This week, the issue takes on an expanded importance as FDA begins the next stage of its implementation of the Bioterror Act of 2002. Beginning October 16th, FDA will post the form for and begin accepting facility registrations from food manufacturers and suppliers around the world seeking to do business in the United States. This legislation is expected to affect between 200,000 and 400,000 companies around the globe and includes dietary supplements and dietary ingredients.
After December 12th, facilities must have in their possession, a registration number which they must submit along with their prior notice of goods before each shipment to the United States is accepted. Changes presented in the interim final rule suggest FDA will use enforcement discretion for the first four months to make it a bit easier for companies to fully comply and the prior notice period, originally set at noon the day before goods arrival, has now been changed to allow submission two to eight hours ahead of shipment arrival and the form is intended to be a single one for both FDA and customs purposes.

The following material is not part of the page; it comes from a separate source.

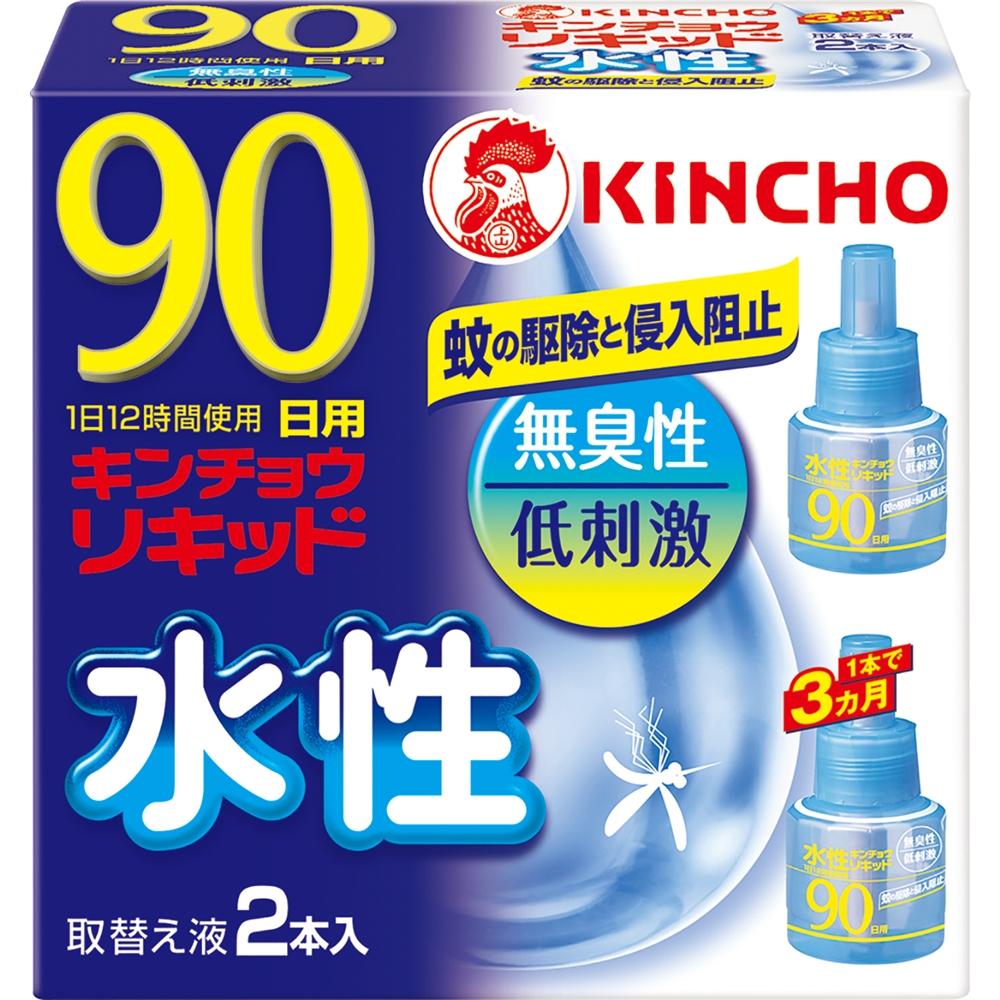 水性キンチョウリキッド90日無香料 取替え2P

The final rule is much more practical than previous versions and has received support from groups which will be affected. Despite an apparent lessening of the compliance burden, there will still be an impact. And with this impact, as is so often the case, comes a chance for companies to take a proactive approach to add value to their supply chain relationships. While it is true that most North American companies should rather easily comply, offshore suppliers are more vulnerable. If you or your clients rely on offshore sources, then the potential for disruption is high, and some planning may be a good investment.
It’s probably safe to say that some companies will not comply at all, despite the four month enforcement discretion period. This means new business opportunities for correctly positioned and properly communicating organizations. And if you’re familiar with the process, perhaps there’s even a chance to add value to your clients by helping them prepare. If you’re a broker or representing multiple suppliers, you can develop a checklist and audit system to ensure your suppliers comply – well in advance of the deadline. This means facility registration, appointment of a US based agent and a system for ensuring that advance notice of shipments will be well handled by your designated suppliers. Communicating the safeguards and checks you’ve put in place to your clients (or even additional inventory you’ve brought into stock to handle unexpected supply disruptions) is one idea. Actually recommending or providing systems for your clients to use could be an excellent practice and may be an opportunity to take your organization from being merely a low-priced supplier of commodities to being a value-added operational partner.
These opportunities to think creatively and strengthen relationships come frequently, no matter where you are in the value chain. All it takes is an effort to understand your client’s operation, perceptions, issues and challenges, both in the present and in the future.
It’s relatively easy to pitch products, and more difficult – and more valuable – to offer solutions.